Над берегом, одна за другой, звучали старинные любовные песни. Новых на Косе не знали. Опустив голову, вымеряя шагами берег, Павел тоже запел, — медленно, вполголоса, на греческом языке. Заслышав позади себя шаги, обернулся. Узнал Анку и запел по-русски, продолжая идти:
Она знала эту песню наизусть. Поравнявшись с ним, дернула за рубаху, улыбнулась:
— На обрыве про любовь поют и тут про нее.
— На это запрета нет.
— Дело известное.
— А чего же укусить норовишь?
— Эх, ты… Погляжу на тебя да думаю, жалко становится. Дурачком святым прикидываешься.
— Не молюсь я.
— Брось.
— Не молюсь, — повторил Павел. — Отмахался.
Незаметно миновали хутор, прошли второй обрыв, что в трех километрах, и остановились возле неглубокой балки, густо поросшей кустарником.
— Ерик, — проговорила Анка. — Далеко зашли. Вон уже где огоньки. Повернем?
— Нет. Посидим, — и Павел опустился на траву.
Анка помолчала и спросила:
— Зачем отца засылал ко мне?
— Когда?
— Вчерашним днем.
— Ничего не знаю я. И не говорил с ним.
— Как же, приходил сватать.
— Брехня! Это он сам. И я знаю, почему ластился к тебе. Говорил как-то…
— Скажи, почему?
— Чтобы заступилась за него на случай беды какой. Ведь ты же в милиционерах состоишь, вот и хотел породниться…
Анка тихо засмеялась.
— Пойдем обратно.
Павел вскочил, поймал ее за руку.
— Погоди… Чего же ты?.. — и притянул к себе.

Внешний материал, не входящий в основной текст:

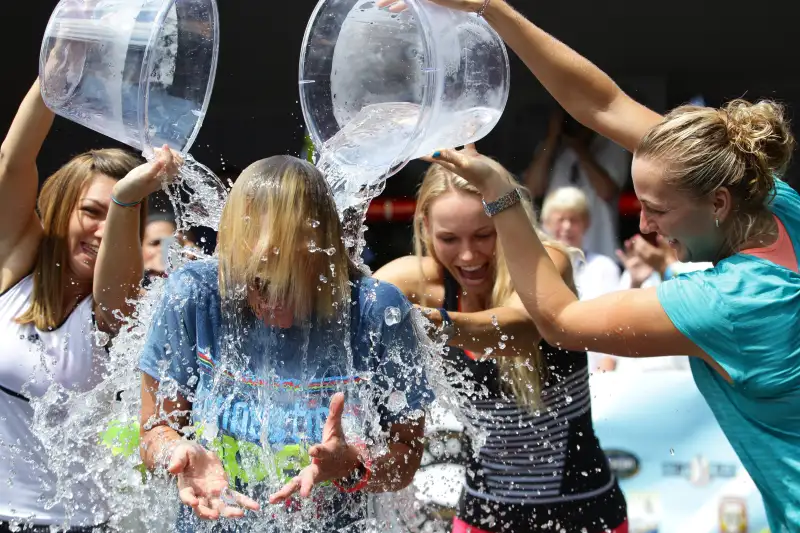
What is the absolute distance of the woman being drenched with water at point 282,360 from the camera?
6.32 feet

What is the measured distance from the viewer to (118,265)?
94.0 inches

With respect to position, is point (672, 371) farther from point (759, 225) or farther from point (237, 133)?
point (237, 133)

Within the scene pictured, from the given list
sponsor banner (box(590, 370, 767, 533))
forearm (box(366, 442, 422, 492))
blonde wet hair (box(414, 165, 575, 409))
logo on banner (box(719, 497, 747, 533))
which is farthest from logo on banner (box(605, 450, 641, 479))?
forearm (box(366, 442, 422, 492))

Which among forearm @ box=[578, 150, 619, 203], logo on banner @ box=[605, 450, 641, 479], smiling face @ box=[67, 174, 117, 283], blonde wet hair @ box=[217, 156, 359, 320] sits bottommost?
logo on banner @ box=[605, 450, 641, 479]

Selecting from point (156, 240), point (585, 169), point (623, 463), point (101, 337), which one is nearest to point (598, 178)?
point (585, 169)

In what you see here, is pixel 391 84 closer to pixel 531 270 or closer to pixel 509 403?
pixel 531 270

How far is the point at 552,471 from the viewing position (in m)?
2.88

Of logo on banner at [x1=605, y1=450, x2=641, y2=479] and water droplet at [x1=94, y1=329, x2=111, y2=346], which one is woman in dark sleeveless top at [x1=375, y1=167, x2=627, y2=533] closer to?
water droplet at [x1=94, y1=329, x2=111, y2=346]

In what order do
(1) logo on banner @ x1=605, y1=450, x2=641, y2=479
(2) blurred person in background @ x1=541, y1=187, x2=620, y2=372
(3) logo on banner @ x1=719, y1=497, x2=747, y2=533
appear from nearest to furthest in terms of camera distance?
1. (3) logo on banner @ x1=719, y1=497, x2=747, y2=533
2. (1) logo on banner @ x1=605, y1=450, x2=641, y2=479
3. (2) blurred person in background @ x1=541, y1=187, x2=620, y2=372

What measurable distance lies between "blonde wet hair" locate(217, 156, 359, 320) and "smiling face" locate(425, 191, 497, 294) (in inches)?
32.8

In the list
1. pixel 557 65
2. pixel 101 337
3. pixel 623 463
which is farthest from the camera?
pixel 623 463

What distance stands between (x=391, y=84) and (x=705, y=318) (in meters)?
1.02

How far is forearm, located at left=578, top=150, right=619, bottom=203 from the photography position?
5668 mm

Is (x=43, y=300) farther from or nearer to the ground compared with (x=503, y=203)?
nearer to the ground
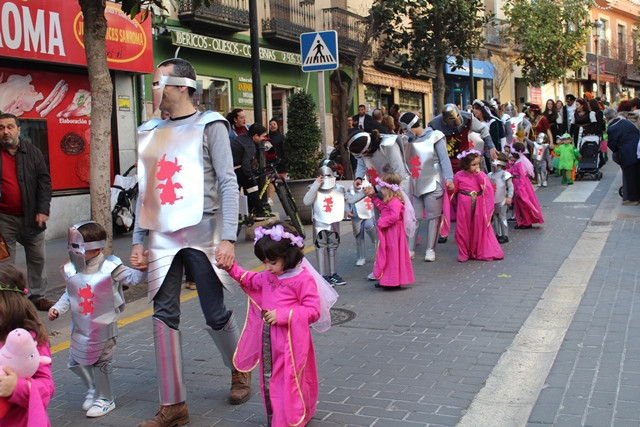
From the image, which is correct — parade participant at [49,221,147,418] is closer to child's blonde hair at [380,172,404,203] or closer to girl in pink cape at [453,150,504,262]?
child's blonde hair at [380,172,404,203]

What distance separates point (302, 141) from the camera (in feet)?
42.6

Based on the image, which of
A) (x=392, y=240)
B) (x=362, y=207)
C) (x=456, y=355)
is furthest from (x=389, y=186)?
(x=456, y=355)

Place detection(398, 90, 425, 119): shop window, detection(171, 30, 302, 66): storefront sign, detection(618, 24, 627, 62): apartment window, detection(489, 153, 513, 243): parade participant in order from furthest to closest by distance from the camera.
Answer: detection(618, 24, 627, 62): apartment window < detection(398, 90, 425, 119): shop window < detection(171, 30, 302, 66): storefront sign < detection(489, 153, 513, 243): parade participant

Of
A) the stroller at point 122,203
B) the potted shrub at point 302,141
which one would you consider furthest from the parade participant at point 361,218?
the stroller at point 122,203

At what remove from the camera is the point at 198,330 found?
650 centimetres

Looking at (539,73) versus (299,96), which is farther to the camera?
(539,73)

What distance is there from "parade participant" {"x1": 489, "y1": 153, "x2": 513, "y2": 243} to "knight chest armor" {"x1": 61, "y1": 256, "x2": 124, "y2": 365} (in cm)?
683

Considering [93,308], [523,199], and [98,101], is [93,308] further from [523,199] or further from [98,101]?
[523,199]

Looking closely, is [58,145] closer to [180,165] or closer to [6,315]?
[180,165]

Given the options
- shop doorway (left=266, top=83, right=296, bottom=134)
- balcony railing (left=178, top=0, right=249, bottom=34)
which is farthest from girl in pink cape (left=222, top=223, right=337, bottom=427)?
shop doorway (left=266, top=83, right=296, bottom=134)

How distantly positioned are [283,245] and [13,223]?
14.1ft

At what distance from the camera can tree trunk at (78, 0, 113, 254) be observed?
25.5ft

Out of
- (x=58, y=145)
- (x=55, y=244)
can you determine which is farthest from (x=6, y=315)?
(x=58, y=145)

Жаркое его дыхание обожгло Анке щеку.
— Ведь я же для тебя на все… Анка… Погоди…
— А чего еще ждать? Я уже в положении… Чего ждать?..
Павел шагнул назад, у него беспомощно повисли руки.
— Что, испугался? Кислятина… — с презрением бросила Анка.
— Я ничего…
— Ладно! Слушай, Павел… Что я в положении, это одной меня касается. И больше никого. А тебе заявляю: больше за мной не ходи…
Павел упал на траву и долго лежал ничком. Потом вскочил и, забыв поднять картуз, кинулся за Анкой.
— Анка! Анка!
— Чего тебе?
— Зачем бросаешь меня?… Разве я… Анка!..
— Дороги разные у нас.
Павел застыл в недоумении.
— Как?
— Сам знаешь, что и родные наши… — разные люди, — сурово проговорила Анка.
— Вон что?.. На батька намекаешь… А я-то тут при чем? При чем я?..
— Я не виню тебя. Будешь по-новому жить, не по-батькиному, что ж, для тебя же будет лучше. — Не взглянув на него, она пошла прочь.
Павел стиснул зубы и, сам не зная для чего, зашагал в степь. Нагибаясь, срывал на ходу траву, совал в рот, остервенело выплевывал. Вспомнив о картузе, повернул назад. У ерика остановился — не то от удивления, не то в испуге. Навстречу ему медленно шла стреноженная лошадь в хомуте и седелке. Подошел ближе, узнал своего коня.
— Булан? — вопросительно прошептал Павел, ловя чумбур недоуздка, свисавший к земле.